OSIAS (on camera): Alaska Airlines is also investigating. It reported the incident to Seattle police as a possible hit and run. If you can believe that. The airline says it's reviewing safety procedure and protocol with ground crew, emphasizing the importance of immediately reporting any incident with the planes.

Kimberly Osias, CNN, Washington.

(END VIDEOTAPE)

Well, Damon Zwicker and Leslie Comstock were passengers onboard Flight 546. When the oxygen masks came down they grabbed their camera. I spoke to them earlier.

(BEGIN VIDEOTAPE) COOPER: Leslie, when you look at the video of yourself, I mean, you are incredibly scared. What was it like?

LESLIE COMSTOCK, ALASKA AIRLINES 536 PASSENGER: It was breathtaking. You know? Never in my life have I experienced something so scary. To know that your life is in the hands of somebody who's not talking to you. You just don't -- you just don't know. I mean, it was -- it was the scariest thing we have been through.

COOPER: And I guess -- We always imagine what we're going to feel like if those breathing devices pop down from the ceiling. Those are the kind of things I think, Damon, in the video, you say you never want to see that. When you actually saw the oxygen come down, what did you think?

COMSTOCK: Well, you know, it is funny. It just a little flap that comes down and then you actually have to reach up and grab it. They don't tell you that. So, it flaps down. We're like, whoa. You grab it. At that point, it was very scary. You know? We obviously knew that things were really bad if the oxygen was going to drop.

COOPER: Damon, you heard a popping sound. What happened after that?

DAMON ZWICKER, ALASKA AIRLINES 536 PASSENGER: There was a pop and then cold air starting to rush through the vents and people shutting the vents off quickly. I turned to Leslie and we knew something was wrong at that point. And we both just kind of shook our heads like, oh no. Something's definitely wrong.

COOPER: Leslie, I understand also you are a big fan of those like shows of second from disaster and in particular, flight accidents. Does it help having watched all those things to actually go through? I mean, when you're going through it, does it help to see the shows?

COMSTOCK: I think a little bit. You know? It was one of those situations where I was starting to kind of mentally go through all these different things that would happen. I really was waiting for the next bang, the next shudder. And luckily, nothing happened and it really calmed my nerves. I think that's ...

COOPER: So when you didn't hear the stuff you had seen on those programs, that actually helped you?

COMSTOCK: I think so it did, yeah, yeah. I just didn't feel like we were at the critical point that I had seen on those shows.

COOPER: And was there a moment, Leslie, when you suddenly decided everything is fine or was that not until you were on the ground and off the plane?

COMSTOCK: Pretty much when we were on the ground. You know, at that point, I mean even some of the footage where I'm just, you know, not clapping when we got on the ground.

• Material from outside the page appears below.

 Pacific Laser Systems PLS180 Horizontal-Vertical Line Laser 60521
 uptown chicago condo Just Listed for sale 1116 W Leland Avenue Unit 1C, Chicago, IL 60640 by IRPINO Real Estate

Because it was just too overwhelming, too amazing.

COOPER: I guess there's a certain level of anger at -- I mean, apparently a ramp worker dented the plane, didn't report it until after all of this had happened. Are you angry?

ZWICKER: I'm disappointed. I think Leslie was a - she used to work on the ramps so she is more familiar with what goes on down there. And I think she is a little bit more angry than I am.

COOPER: Why is that, Leslie?

COMSTOCK: Well, you know, it is just inexcusable. When you, you know, push something up against the airplane, you should say something to somebody right away. You don't know severity of the situation and even though -- I mean, I don't know. If he knew what he had done -- but it just seemed like any time you hit an aircraft, you need to tell your supervisor. That's just what needs to be done.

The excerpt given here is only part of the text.